7 comments on “Reviewers’ Rides – 2015”

  1. Marshal,

    You’re a big dude (relative to many cyclists)…any other frames you particularly liked (or disliked). And why? (sizing/flex/etc).

    Shawn

    • Hey Shawn,

      Great question. I have had some frame flex issues with older titanium hard tails, and super light steel bikes, but these days when there is a little more frame flex than I might like I just make it up with wheels.

      Coming from heavy and very stiff alloy DH bikes, The enduro 29er I rode most of last season was not particularly stiff laterally, but moving away from alloy wheels and switching to wide carbon rims made all the difference and really helped that bike.

      The wheels on the Yeti here are super light (1590g @ 29er), but ride great. The overall frame/wheel setup is just a shade less stiff than the enduro with 200g heavier carbon wheels.

      I could easily bump the spokes on my current wheelset to alpines and the rims to something like the DT Ex571 and exceed the overall stiffness of the Enduro 29 with carbon wheels. I just have yet to convince myself that it’s worth it at this point.

    • I am sorry, just re-reading your question, it looks like I incorporated a reply for the lower question into yours, sorry!

      for me it’s been a constant progression of bikes since the late 90’s.

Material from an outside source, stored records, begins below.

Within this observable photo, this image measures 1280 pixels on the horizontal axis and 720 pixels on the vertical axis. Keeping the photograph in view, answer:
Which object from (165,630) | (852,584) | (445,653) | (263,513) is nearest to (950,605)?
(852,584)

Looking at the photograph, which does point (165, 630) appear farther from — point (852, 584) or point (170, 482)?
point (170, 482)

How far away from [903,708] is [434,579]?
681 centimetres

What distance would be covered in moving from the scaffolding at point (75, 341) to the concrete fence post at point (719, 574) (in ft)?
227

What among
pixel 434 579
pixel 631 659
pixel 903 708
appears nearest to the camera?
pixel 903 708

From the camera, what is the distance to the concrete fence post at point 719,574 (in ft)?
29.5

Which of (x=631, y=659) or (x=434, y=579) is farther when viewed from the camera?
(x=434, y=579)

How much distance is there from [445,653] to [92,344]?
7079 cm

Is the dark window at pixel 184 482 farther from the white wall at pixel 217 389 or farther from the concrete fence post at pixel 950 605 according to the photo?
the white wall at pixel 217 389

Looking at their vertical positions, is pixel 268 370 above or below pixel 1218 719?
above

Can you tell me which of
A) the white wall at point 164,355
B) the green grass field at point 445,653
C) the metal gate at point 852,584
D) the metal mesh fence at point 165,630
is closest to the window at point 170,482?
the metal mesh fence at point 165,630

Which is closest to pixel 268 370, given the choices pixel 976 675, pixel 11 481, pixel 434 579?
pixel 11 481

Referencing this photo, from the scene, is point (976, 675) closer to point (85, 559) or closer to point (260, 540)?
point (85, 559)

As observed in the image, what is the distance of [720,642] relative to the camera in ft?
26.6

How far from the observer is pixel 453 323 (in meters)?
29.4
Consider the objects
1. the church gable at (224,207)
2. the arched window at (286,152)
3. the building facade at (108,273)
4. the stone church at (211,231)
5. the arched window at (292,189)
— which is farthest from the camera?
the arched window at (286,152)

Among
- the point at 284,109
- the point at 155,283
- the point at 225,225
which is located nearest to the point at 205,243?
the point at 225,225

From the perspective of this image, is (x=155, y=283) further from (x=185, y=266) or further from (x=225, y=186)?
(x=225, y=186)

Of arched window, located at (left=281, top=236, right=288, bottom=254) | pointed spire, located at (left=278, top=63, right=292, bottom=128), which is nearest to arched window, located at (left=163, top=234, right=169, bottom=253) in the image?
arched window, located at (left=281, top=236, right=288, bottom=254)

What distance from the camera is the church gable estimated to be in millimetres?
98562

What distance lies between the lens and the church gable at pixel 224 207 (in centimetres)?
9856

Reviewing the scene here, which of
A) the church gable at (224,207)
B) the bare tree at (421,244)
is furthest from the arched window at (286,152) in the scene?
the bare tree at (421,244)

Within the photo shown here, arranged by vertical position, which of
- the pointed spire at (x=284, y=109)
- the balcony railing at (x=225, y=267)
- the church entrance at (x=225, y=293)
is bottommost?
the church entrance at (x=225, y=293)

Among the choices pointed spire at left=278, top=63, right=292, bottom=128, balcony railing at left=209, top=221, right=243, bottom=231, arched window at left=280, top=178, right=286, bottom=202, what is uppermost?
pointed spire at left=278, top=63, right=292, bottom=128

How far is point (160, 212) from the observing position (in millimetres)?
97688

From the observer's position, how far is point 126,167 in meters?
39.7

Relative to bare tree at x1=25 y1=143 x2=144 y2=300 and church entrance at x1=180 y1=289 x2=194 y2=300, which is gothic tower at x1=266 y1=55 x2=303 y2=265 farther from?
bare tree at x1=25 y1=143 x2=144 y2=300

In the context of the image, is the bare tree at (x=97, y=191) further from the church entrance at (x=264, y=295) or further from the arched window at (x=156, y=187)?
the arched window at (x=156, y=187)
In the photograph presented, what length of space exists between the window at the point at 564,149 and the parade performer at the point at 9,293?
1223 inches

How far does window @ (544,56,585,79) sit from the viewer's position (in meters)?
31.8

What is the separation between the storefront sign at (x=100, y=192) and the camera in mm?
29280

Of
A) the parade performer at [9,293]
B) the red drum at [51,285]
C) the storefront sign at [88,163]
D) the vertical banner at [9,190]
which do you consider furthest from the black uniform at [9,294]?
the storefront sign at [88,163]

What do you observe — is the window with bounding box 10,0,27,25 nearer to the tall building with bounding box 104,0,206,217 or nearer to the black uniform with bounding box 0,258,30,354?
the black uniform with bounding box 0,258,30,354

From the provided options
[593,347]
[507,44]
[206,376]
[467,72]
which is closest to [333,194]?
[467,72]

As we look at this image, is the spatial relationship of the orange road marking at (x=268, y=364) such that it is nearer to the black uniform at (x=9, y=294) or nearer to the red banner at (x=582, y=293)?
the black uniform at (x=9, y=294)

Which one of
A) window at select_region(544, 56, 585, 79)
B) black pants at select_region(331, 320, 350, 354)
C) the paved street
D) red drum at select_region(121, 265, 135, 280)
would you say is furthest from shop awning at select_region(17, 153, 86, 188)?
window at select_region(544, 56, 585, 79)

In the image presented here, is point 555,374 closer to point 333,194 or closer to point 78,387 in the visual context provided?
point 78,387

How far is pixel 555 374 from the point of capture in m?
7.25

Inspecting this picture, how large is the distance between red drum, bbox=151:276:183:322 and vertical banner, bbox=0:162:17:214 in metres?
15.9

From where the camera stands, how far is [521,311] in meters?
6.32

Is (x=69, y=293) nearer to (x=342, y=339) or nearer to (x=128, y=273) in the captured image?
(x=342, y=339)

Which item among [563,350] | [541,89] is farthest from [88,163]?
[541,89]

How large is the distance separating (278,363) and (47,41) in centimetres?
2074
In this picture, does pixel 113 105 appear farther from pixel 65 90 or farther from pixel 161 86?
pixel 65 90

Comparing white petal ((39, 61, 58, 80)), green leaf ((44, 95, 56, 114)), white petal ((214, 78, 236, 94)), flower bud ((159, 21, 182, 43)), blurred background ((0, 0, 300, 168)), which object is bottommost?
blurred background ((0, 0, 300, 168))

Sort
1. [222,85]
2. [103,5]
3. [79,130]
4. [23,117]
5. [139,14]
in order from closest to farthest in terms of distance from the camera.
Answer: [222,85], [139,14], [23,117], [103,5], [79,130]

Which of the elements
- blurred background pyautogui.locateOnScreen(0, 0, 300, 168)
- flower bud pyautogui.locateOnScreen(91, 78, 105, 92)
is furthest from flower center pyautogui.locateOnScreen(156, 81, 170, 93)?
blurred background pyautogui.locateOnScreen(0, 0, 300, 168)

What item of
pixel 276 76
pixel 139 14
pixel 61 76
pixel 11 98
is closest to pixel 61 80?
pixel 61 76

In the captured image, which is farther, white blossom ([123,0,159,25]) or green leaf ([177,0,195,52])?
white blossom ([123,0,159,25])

Some haven’t worked out the way I hoped (ex. moots ybb), and some have very fond memories (m2 sworks, yo eddy). Up until about 2004, I just rode xc bikes, and predominately singlespeeds, and even then I rode the widest handlebars (710mm) and about the shortest stem (100mm) that was available back then. I did learn pretty quick that titanium and marshal were not very compatible due to flex. But steel was great, as was fat chance geometry.

      From 2004 to 2011 I rode predominately gravity rigs, and the geo, suspension and handling of bikes changed radically in that window.

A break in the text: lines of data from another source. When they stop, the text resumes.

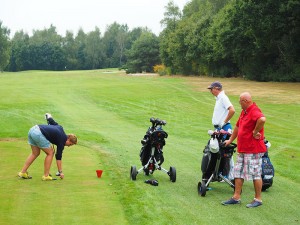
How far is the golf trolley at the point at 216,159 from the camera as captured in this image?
938cm

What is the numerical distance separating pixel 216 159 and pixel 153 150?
5.56 ft

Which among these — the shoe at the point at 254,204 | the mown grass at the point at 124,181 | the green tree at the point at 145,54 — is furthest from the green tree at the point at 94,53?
the shoe at the point at 254,204

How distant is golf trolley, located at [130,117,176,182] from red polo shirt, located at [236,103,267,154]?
2169mm

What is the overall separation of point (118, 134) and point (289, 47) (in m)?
33.4

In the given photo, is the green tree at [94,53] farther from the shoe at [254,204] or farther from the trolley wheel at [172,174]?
the shoe at [254,204]

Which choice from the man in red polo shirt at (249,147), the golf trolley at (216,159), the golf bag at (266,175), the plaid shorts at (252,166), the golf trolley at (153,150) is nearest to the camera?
the man in red polo shirt at (249,147)

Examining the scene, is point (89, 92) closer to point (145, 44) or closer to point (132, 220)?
point (132, 220)

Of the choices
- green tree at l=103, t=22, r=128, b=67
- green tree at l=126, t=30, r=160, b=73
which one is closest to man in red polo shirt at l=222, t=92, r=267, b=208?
green tree at l=126, t=30, r=160, b=73

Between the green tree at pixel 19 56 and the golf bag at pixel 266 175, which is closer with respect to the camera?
the golf bag at pixel 266 175

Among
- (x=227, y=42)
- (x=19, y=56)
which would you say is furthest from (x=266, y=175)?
(x=19, y=56)

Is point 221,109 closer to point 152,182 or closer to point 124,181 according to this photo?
point 152,182

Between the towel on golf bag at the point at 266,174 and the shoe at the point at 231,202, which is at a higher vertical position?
the towel on golf bag at the point at 266,174

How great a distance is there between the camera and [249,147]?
8.66 m

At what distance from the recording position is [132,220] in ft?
24.8
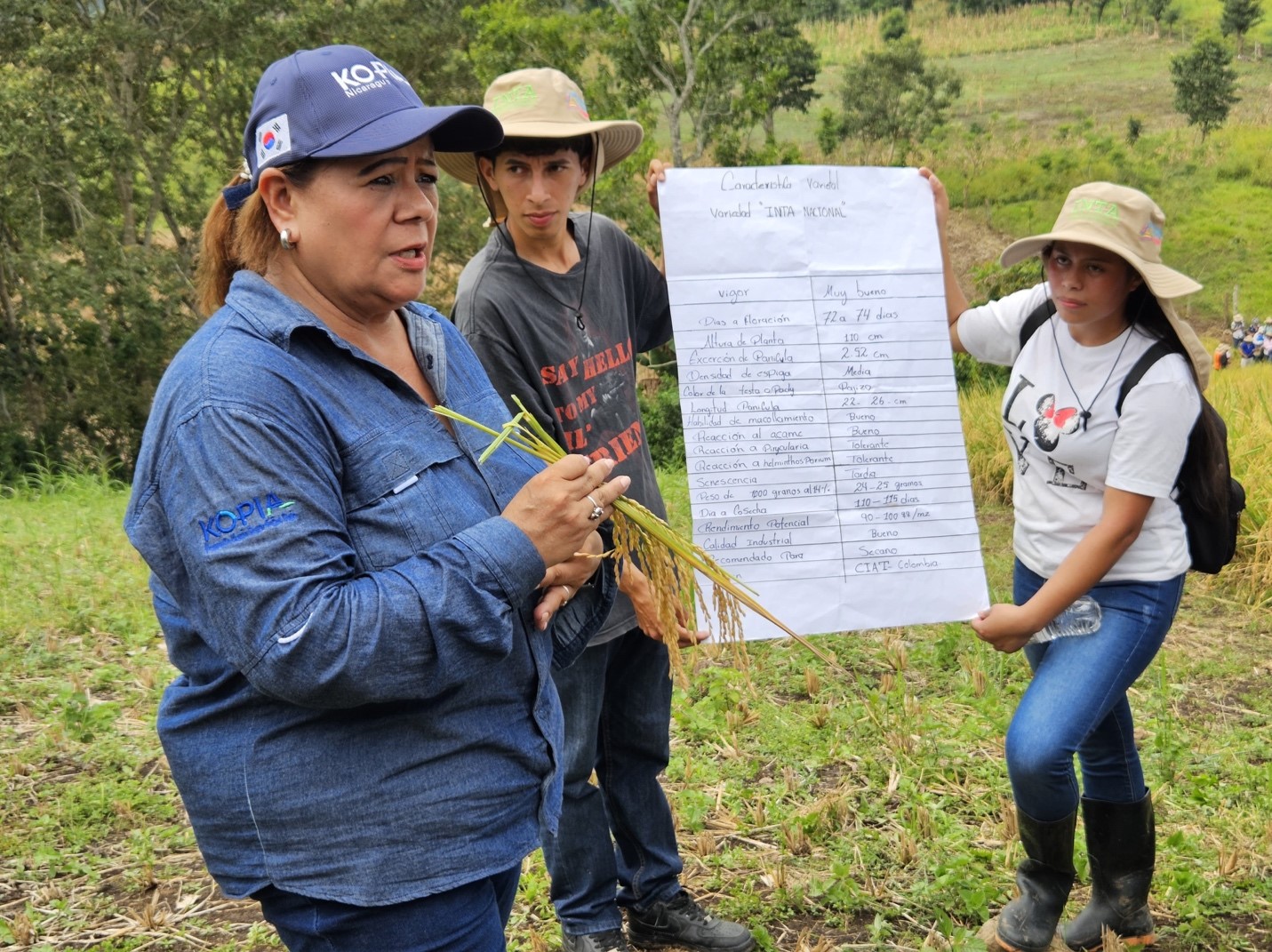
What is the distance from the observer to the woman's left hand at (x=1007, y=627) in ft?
9.38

      It took a couple summers of dropping from 170mm to 160mm to 140mm to finally get comfortable with how insanely capable modern trail bike are, and how irrelevant the actual wheel travel is.

      At this point, I feel pretty well settled on a geometry framework that blends a descending oriented background with all day pedaling comfort, but it took a ton of experimentation, and is really only since mid summer last year that I really feel dialed on a trail bike again.

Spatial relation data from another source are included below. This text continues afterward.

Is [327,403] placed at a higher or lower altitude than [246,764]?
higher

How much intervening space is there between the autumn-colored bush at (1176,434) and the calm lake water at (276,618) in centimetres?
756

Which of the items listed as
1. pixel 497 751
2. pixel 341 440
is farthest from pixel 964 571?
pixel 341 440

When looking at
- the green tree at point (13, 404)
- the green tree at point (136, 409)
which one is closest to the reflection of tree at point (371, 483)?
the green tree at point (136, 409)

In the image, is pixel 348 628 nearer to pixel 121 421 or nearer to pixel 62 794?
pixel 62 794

      Anyhow, hope that answers your question?

  2. I currently ride a very similar setup on the Northern Colorado Front Range, and I’m looking to upgrade from a 2010 Ellsworth Evolve (alloy) to the 2015 Yeti ASRC. Have you experienced much frame flex? As I’ve started the research, I only came across one warning about bigger riders on this particular bike. I’m 6”4″ and 212 with a pack and probably not as aggressive a descender as yourself (although part of this bike’s allure is its slackened head tube). Thanks for any insight you can offer.

  3. Hi Creighton,

    I would be concerned about the stock Stan’s Crest wheels on the ASR build.

    As a big guy I would suggest swapping to something like i9 trails or nice hand built wheels.

    The frame itself is plenty stiff for how one would ride the bike. It is not stiff enough to slap burms all day, but it’s not for that.

    Hope that helps

  4. Hi Marshal,
    As a big guy (6’3 215) I always appreciate your comments and reviews, especially this article and your comments in another article on bike fit in relation to reach, chainstays and head angle. Was wondering if you had a chance to ride or had any opinions regarding the Yeti SB4.5c and the Pivot 429trail? Any insights you may have would be appreciated. I’m in Northern California and ride a mixed bag of trails here. Currently on a Cannondale Jekyll 26er

  5. I have a new ASRc on the way and I’m going to set it up with a Monarch RT3. My question for you is did you find what tune is recommended for the Monarch when paired with the ASRc? I see that several stock settings are available and want the best performance for the ASRc. Thanks!